By Parkinson's UK research fellow Dr Patrick Lewis
The ultimate goal of carrying out research into Parkinson's is to develop new drugs that will make a difference to the lives of the millions of people around the world who are affected by this disorder.
The hope that we can develop treatments that will slow down or even halt Parkinson's is what drives charities like Parkinson's UK, and what motivates researchers (myself included) working in laboratories across the world.
Recent genetic discoveries have boosted the search for new and better treatments.
There are a lot of challenges for researchers trying to develop new drugs for Parkinson's.
Perhaps the biggest is that we still do not really understand the changes in the brain that cause brain cells to die, dopamine levels to fall and the symptoms of Parkinson's to develop.

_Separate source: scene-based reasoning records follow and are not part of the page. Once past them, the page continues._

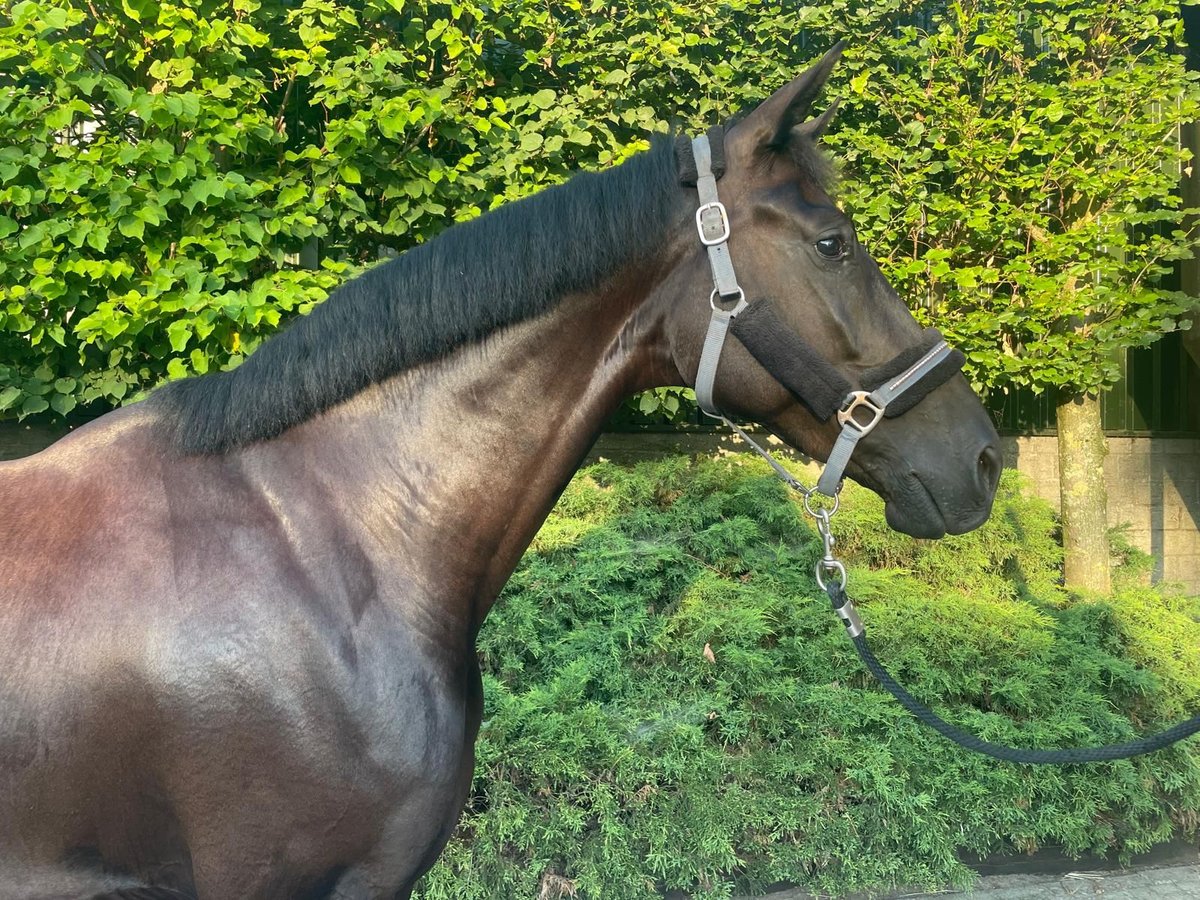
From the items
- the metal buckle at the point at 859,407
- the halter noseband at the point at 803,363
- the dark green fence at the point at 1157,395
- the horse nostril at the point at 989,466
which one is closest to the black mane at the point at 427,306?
the halter noseband at the point at 803,363

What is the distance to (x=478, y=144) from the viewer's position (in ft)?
16.3

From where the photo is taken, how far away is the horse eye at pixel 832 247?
171cm

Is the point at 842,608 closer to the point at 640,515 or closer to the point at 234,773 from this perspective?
the point at 234,773

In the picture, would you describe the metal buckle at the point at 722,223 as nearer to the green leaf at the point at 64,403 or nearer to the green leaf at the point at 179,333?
the green leaf at the point at 179,333

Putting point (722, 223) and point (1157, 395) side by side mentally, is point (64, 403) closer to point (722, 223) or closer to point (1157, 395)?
point (722, 223)

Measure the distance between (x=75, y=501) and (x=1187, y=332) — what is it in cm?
787

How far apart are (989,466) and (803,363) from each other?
1.45 feet

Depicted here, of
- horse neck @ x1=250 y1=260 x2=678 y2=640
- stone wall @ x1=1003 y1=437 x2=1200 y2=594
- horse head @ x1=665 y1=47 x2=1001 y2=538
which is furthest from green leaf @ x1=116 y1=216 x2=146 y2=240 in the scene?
stone wall @ x1=1003 y1=437 x2=1200 y2=594

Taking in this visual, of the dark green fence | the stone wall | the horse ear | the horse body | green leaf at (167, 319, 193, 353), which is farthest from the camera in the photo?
the dark green fence

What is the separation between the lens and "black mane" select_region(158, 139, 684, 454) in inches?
66.5

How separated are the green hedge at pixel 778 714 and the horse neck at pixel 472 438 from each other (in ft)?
6.89

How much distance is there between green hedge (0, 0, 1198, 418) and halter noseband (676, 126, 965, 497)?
9.56ft

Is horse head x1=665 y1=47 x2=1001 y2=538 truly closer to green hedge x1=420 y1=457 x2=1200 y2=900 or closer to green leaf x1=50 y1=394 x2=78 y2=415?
green hedge x1=420 y1=457 x2=1200 y2=900

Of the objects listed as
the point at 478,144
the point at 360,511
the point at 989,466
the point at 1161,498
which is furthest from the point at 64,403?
the point at 1161,498
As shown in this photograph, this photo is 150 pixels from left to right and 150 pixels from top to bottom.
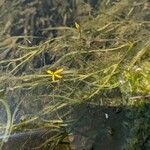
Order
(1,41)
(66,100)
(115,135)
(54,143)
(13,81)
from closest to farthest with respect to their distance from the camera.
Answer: (115,135) < (54,143) < (66,100) < (13,81) < (1,41)

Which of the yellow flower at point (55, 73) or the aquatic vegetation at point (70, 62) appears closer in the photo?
the aquatic vegetation at point (70, 62)

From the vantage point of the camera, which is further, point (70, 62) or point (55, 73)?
point (70, 62)

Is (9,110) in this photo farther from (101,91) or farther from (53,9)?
(53,9)

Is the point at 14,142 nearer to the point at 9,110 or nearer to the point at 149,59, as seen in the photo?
the point at 9,110

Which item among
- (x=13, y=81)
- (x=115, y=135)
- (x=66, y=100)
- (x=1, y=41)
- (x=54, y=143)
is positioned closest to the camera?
(x=115, y=135)

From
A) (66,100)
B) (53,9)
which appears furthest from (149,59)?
(53,9)

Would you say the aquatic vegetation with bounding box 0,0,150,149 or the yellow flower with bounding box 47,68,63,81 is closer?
the aquatic vegetation with bounding box 0,0,150,149

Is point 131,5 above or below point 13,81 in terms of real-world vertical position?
above

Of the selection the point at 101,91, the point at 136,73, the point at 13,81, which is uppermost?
the point at 136,73

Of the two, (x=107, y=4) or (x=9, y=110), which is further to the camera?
(x=107, y=4)
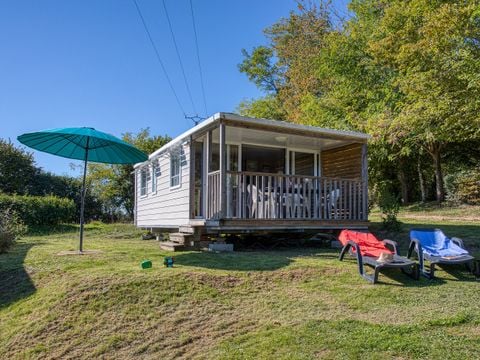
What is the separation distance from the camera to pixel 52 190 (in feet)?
77.8

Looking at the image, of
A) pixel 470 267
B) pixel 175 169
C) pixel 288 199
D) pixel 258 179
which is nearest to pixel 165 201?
pixel 175 169

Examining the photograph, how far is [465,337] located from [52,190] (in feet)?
78.7

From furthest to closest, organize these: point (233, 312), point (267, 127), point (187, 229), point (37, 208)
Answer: point (37, 208) → point (187, 229) → point (267, 127) → point (233, 312)

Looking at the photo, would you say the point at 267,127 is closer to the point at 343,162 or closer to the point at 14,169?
the point at 343,162

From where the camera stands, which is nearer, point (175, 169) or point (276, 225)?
point (276, 225)

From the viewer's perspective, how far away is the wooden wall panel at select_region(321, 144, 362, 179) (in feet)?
33.2

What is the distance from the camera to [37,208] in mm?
16531

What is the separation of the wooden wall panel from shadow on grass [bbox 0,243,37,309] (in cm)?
733

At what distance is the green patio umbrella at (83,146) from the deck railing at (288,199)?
1765 mm

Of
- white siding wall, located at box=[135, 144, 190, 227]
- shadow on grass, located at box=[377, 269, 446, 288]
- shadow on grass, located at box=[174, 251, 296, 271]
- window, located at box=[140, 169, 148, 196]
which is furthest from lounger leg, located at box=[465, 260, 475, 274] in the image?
window, located at box=[140, 169, 148, 196]

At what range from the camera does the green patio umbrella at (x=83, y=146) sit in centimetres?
680

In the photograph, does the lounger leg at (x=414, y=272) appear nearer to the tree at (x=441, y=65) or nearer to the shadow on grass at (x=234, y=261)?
the shadow on grass at (x=234, y=261)

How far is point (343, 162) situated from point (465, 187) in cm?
737

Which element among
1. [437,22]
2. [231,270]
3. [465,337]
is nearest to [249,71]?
[437,22]
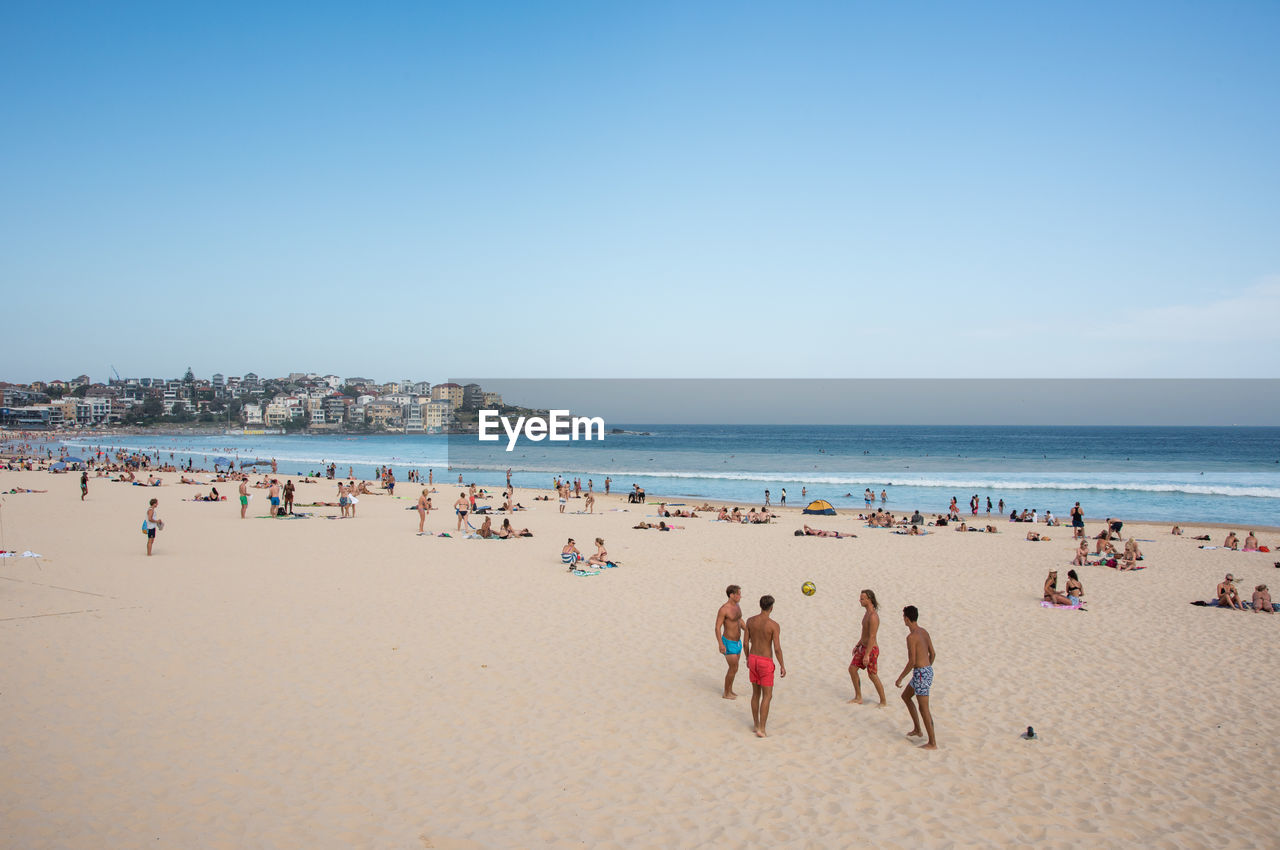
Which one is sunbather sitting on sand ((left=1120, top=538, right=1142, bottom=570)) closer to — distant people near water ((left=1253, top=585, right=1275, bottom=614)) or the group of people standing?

Without an understanding this process, we don't have clear idea of how to design new drugs that can interfere and stop it in its tracks.
Do our genes hold the key?
But recent genetic discoveries have boosted the search for new and better treatments.
We now know that subtle changes in some genes - like GBA and LRRK2 - can increase risk of developing Parkinson's.
And these genetic changes have provided the new targets that many big drug companies have been waiting for to develop new drugs.
At the moment most of these new drugs are being developed and tested in the lab.
But there already drugs exciting new treatments being tried out in clinical trials – including a vaccine which targets 'alpha synuclein' – which have their roots in our genes.
Looking to the future
We can learn a lot from efforts to develop new drugs for other conditions - particularly Alzheimer's, where real progress is starting to be made.
Identifying the drugs that work quickly, and discarding those that don't just as quickly, is going to crucial so that we don’t waste time chasing up blind alleys.
There is still a lot of work to do, and many obstacles to overcome, but we - patients, researchers and clinicians - are beginning to see the progress towards experimental treatments that we are all so desperate for.